Please copy everything from the start of the data down to the line that contains "Answer: 22.5", including that line.

————

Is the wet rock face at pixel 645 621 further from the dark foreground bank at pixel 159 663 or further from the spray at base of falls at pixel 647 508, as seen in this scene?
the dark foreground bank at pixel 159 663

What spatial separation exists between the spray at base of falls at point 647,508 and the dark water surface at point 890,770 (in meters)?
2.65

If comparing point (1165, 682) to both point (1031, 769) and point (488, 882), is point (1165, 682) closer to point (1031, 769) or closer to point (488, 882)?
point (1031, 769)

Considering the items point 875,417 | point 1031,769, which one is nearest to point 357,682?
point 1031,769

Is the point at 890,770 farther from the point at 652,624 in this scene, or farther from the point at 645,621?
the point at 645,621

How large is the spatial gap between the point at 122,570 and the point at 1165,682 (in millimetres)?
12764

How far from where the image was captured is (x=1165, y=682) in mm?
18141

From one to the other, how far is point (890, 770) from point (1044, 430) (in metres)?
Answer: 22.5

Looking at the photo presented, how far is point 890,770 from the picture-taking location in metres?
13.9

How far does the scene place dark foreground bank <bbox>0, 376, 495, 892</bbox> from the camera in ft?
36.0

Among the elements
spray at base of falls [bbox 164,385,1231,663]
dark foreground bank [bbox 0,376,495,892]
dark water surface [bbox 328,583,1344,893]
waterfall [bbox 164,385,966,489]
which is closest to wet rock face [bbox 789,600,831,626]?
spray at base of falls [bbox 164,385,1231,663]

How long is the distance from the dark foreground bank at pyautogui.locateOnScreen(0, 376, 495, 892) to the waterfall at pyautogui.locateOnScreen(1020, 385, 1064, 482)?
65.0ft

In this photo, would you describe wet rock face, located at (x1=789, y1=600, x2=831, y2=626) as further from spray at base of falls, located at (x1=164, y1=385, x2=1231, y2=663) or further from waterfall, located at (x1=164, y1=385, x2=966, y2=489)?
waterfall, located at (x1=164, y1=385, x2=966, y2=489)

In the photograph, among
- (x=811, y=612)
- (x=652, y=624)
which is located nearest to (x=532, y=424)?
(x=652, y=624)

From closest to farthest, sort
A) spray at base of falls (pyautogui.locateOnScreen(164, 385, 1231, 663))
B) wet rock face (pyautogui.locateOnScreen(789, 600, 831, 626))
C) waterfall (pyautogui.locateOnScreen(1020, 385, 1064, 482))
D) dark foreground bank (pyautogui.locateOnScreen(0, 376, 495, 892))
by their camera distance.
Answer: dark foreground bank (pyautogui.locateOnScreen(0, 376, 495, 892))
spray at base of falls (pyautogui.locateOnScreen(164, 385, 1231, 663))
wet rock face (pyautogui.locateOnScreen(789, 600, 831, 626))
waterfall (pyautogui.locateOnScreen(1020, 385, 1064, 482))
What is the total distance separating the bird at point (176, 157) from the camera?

————

• [Solved problem]
Is the wet rock face at pixel 645 621 further from the dark foreground bank at pixel 159 663 or further from the spray at base of falls at pixel 647 508, as seen in this scene?
the dark foreground bank at pixel 159 663

What spatial separation exists between the spray at base of falls at point 647,508 and the dark water surface at point 890,770 (in meters)?
2.65

If comparing point (1165, 682) to both point (1031, 769) and point (488, 882), is point (1165, 682) closer to point (1031, 769) or closer to point (488, 882)?
point (1031, 769)

Considering the items point 875,417 | point 1031,769, which one is nearest to point 357,682?
point 1031,769

Is the point at 890,770 farther from the point at 652,624 in this scene, or farther from the point at 645,621?
the point at 645,621

How large is the spatial gap between the point at 122,570 and the point at 1165,682 (in millimetres)?
12764

How far from where the image was captured is (x=1165, y=682) in mm?
18141

From one to the other, how far is point (890, 770) from point (1044, 430) (in metres)?
Answer: 22.5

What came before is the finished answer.